If you had told me during my freshman year of college that just one and a half years later, I would have lost 200 pounds, I probably would have called you crazy. I never thought that would have been possible. But guess what; that's exactly what happened.
Since I was just a small child, I've always been overweight. I was always the fat kid at school. I played football and basketball, however, and that seemed to keep me in relatively decent shape, but there was still no denying that I had a weight problem. Then, due to an unfortunate injury my freshman year of high school, I stopped playing sports and my weight exploded out of control. Over the next four years, I would go from being around 300 pounds and pretty active to over 400 pounds and going nowhere fast.
My weight eventually peaked towards the end of my senior year. I had reached almost 440 pounds (437 to be exact) and my physical condition was deteriorating fast. My blood pressure was extremely high, my knees and ankles were bad and getting worse, and my mental state was also decreasing rapidly. This was when my dad first suggested the possibility of me getting a weight-loss surgery done.
It would take a while, but my dad eventually found a doctor he trusted and got us in touch. After my first appointment, I was so so SO excited. I knew it was exactly what I wanted. The surgery that I had selected is called a duodenal switch. The short explanation is that they made my stomach smaller and re-routed my intestines. (For the long and detailed explanation, just google it.) Basically, I would be extremely malnourished and that would cause me to lose weight!
My insurance made me go through a six month monitored process to make sure that I was serious about wanting to lose weight and would be able to make the necessary changes after my surgery. It was a slight bummer, and it ended up pushing my surgery date back over a year. Time flies by when you're excited though, and before I knew it, it was time.

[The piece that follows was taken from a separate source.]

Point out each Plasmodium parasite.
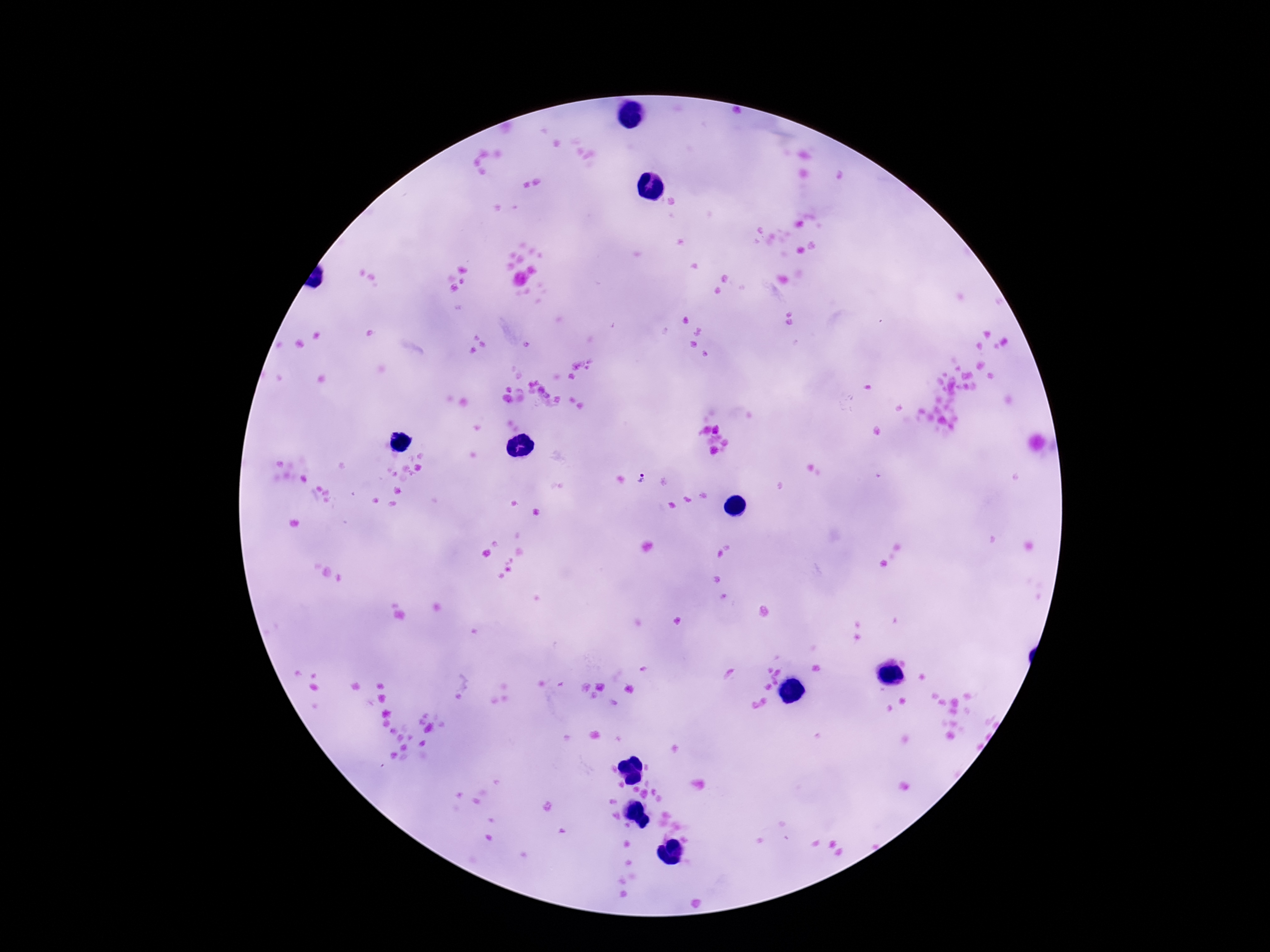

July 15th, 2016 was the day that my life changed forever. I was so excited the night before that sleep was impossible. I had to be awake really early, so it didn't make much sense to sleep anyway! I had to be at hospital at the University of Missouri (enemy territory, i know.) by 5:30 to get checked in. By 7 A.M. I was under anesthesia on my way to the operating room. By 4 o'clock I was awake, and true to the surgeon's word, by 6 o'clock they had me standing up and attempting to walk around. I spent a week in the hospital, and then I was free. A few days after that was my first follow up appointment and I was already down 35 pounds!
In the beginning, it was really rough. I couldn't eat anything other than protein shakes and broth for a month, then I was able to work up to yogurt and cottage cheese. It was a so frustrating at times because I couldn't have more than an ounce or two in my stomach for months. If I got too much, it would cause tremendous amounts of pain and usually would cause me to vomit everything back up, which was also really painful because I had just had gastric surgery.
After 6 weeks, I graduated to eggs and blended food. At two months, I was able to eat soups, lunch meet, bread, and other extremely soft foods. Every month or so after that I was able to graduate up a step and began to be able to eat more and more foods. After six months I was able to eat anything I wanted again, just in extremely small amounts still.
At six months, I was also down 130 pounds. By my one year, I had lost 170 pounds, and on December 20th, 2017 at my one and a half year I officially had hit that magical number. I finally had lost 200 pounds.
As time has gone on, my weight goals have also been come and gone. As I've surpassed them, they've changed and become further and further away as my weight loss began to slow down. At first, the goal was 50 pounds. After that, 100 pounds, then 150 pounds, then 200. Now that I'm down to 237 pounds, I'm not sure that there will be another weight goal. Instead of focusing on the numbers, I think it's time to focus on just reaching a point where I'm truly happy with myself.
My original long-term goal was to be able to ride a roller coaster again, which I hadn't been able to do since summer before my sophomore year of high school. I was literally too fat to ride a roller coaster and that was an absolutely terrible feeling, so the day I was finally able to ride one again I almost cried I was so overjoyed.
My dad and little brothers had stopped by Springfield over the summer of 2017 on their way to Silver Dollar City and picked me up to go along for the ride. At first, I was TERRIFIED. I was so hopeful that I would finally be able to return to my adrenaline-junky ways and enjoy roller coasters the way that I used to, but I honestly had no clue at all if I would be able to ride them or not. Luckily, I fit just fine and had one of the greatest days of my life. This coming summer, I hope to finally return to Six Flags and experience all of the roller coasters and rides that I used to love so much.
Some people think that weight-loss surgery is the equivalent of using cheat codes in video games, but I'll tell you from first had experience that that is not true at all. Even though it may make the weight come off faster, it has its own sets of ridiculous trials and tribulations that someone who hasn't had surgery could never understand. The inability to eat and drink, go out and have fun with friends, feeling absolutely terrible physically, having my hormones completely out of wack, and dealing with crazy mood swings are just a few of the issues that I've put up with in the past year and a half.
It has been one hell of a ride, but the ride isn't over yet. I can't wait to see where I am at two years, three years, and so on. I pray that soon I'll be confident and learn to love myself. For now, I'm just taking it one step at a time.